Although PCP during pregnancy in HIV-negative patients is very rare, it is notable that the mortality rate of patients with PCP in the absence of HIV is higher (30 to 60%) than that in patients with HIV (10 to 20%) [13]. Moreover, PCP in HIV-negative patients has an abrupt onset that consists of respiratory insufficiency, and patients can deteriorate rapidly. Therefore, the appropriate prophylaxis is necessary to reduce the risk of PCP, even among HIV-negative pregnant women. Sulfamethoxazole-trimethoprim (ST), also known as cotrimoxazole, has already been demonstrated to be effective for the prevention of PCP in patients with HIV [14], while ST has been recommended for HIV-infected pregnant women with a low CD4 cell count.

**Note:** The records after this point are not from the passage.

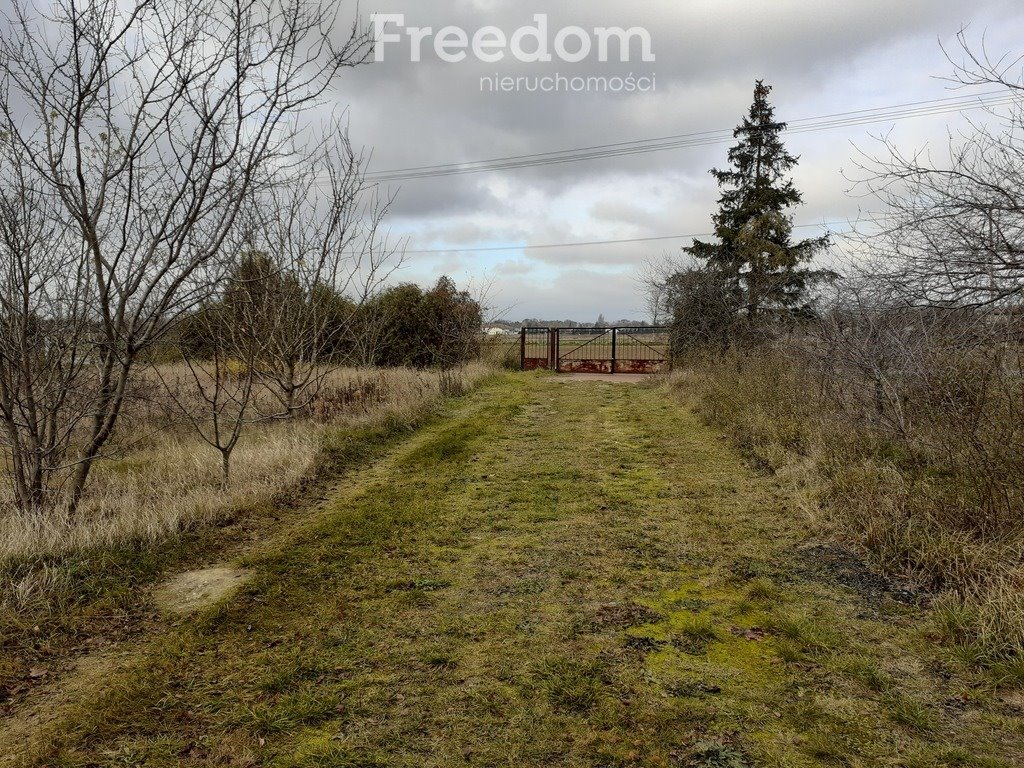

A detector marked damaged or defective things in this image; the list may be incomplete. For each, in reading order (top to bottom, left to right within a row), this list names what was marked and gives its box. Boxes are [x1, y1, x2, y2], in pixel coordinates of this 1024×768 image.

rusty metal gate [520, 326, 672, 374]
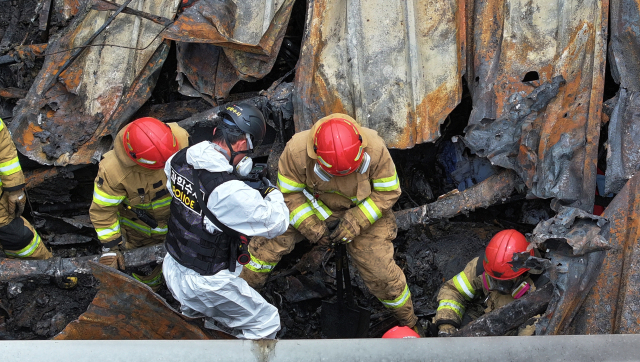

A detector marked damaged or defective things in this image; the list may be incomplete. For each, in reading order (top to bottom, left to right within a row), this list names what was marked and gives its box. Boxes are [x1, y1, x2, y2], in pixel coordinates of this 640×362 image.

rusted corrugated panel [10, 0, 180, 165]
burned metal sheet [10, 0, 180, 166]
burned metal sheet [164, 0, 296, 99]
rusted corrugated panel [165, 0, 296, 99]
rusted corrugated panel [292, 0, 464, 148]
burned metal sheet [294, 0, 464, 148]
rusted corrugated panel [462, 0, 608, 212]
burned metal sheet [462, 0, 608, 212]
rusted corrugated panel [604, 0, 640, 194]
burned metal sheet [604, 0, 640, 195]
burned metal sheet [53, 262, 231, 338]
rusted corrugated panel [53, 262, 232, 338]
burned metal sheet [572, 172, 640, 334]
rusted corrugated panel [572, 173, 640, 334]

According to the systematic review and meta-analysis regarding the safety of cotrimoxazole conducted by Ford et al., the overall prevalence of congenital abnormalities in those exposed to cotrimoxazole was not significantly higher than the reported rates in the general population [15]. Thus, patients with hematological cancers, such as lymphoma and leukemia, are at risk for PCP because they are treated with cytotoxic chemotherapy, which sometimes causes immunosuppression. In addition, chronic corticosteroid administration is one of the most common risk factors for PCP in patients without HIV infection. For nonpregnant women, therefore, it is recommended that prophylaxis with ST be considered for those with hematological malignancies who are treated with chemotherapy, and for those who are treated with more than 20 mg/day of prednisone for longer than 1 month [16]. This recommendation may be pertinent to pregnant women as well.

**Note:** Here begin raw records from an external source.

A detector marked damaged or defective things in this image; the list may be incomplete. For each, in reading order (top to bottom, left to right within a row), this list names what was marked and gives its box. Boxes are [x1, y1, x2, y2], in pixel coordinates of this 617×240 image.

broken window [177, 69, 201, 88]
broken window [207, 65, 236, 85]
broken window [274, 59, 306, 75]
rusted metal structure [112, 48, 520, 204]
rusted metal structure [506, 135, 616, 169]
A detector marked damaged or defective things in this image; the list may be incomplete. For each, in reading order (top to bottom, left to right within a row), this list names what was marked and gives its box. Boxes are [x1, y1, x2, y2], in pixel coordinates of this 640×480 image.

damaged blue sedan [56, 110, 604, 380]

In addition to prophylaxis, prompt diagnosis and appropriate treatment are essential for a good prognosis of PCP. However, PCP is sometimes difficult to diagnose, as the patients present nonspecific symptoms such as fever, dyspnea, and nonproductive cough. Although the final diagnosis of PCP should be made based on the microscopic detection of Pneumocystis from specimens of sputum or bronchoalveolar fluid, the PCR method that is used to detect Pneumocystis jirovecii-specific nucleic acids has also become available, which has a higher diagnostic sensitivity. Moreover, chest CT is more sensitive and superior as a diagnostic tool compared with chest radiography. Indeed, in our two cases, expeditious CT revealed typical features of PCP, such as a ground-glass attenuation, which encouraged us to initiate treatment with sulfamethoxazole-trimethoprim. The fetal radiation doses from chest CT are very low, since this type of scan does not involve direct irradiation, but rather it results in scattered radiation. The maximum estimated conceptus radiation dose from chest CT is less than 1 mGy [17], and the average dose is 0.22 mGy [18]. Therefore, physicians should not hesitate to perform chest CT examination, even during pregnancy, when PCP is suspected.

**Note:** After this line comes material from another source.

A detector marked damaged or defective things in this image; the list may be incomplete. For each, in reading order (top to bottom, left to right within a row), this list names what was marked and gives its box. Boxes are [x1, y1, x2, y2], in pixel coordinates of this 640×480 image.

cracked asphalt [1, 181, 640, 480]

In summary, we described two rare cases of PCP after chemotherapy was administered for lymphoma during pregnancy. PCP remains a serious cause of death in immunocompromised patients, and, therefore, appropriate prophylaxis and prompt diagnosis are imperative.

Written informed consent was obtained from both patients for the publication of this case report and its accompanying images.

Conflicts of Interest

The authors declare no conflicts of interest.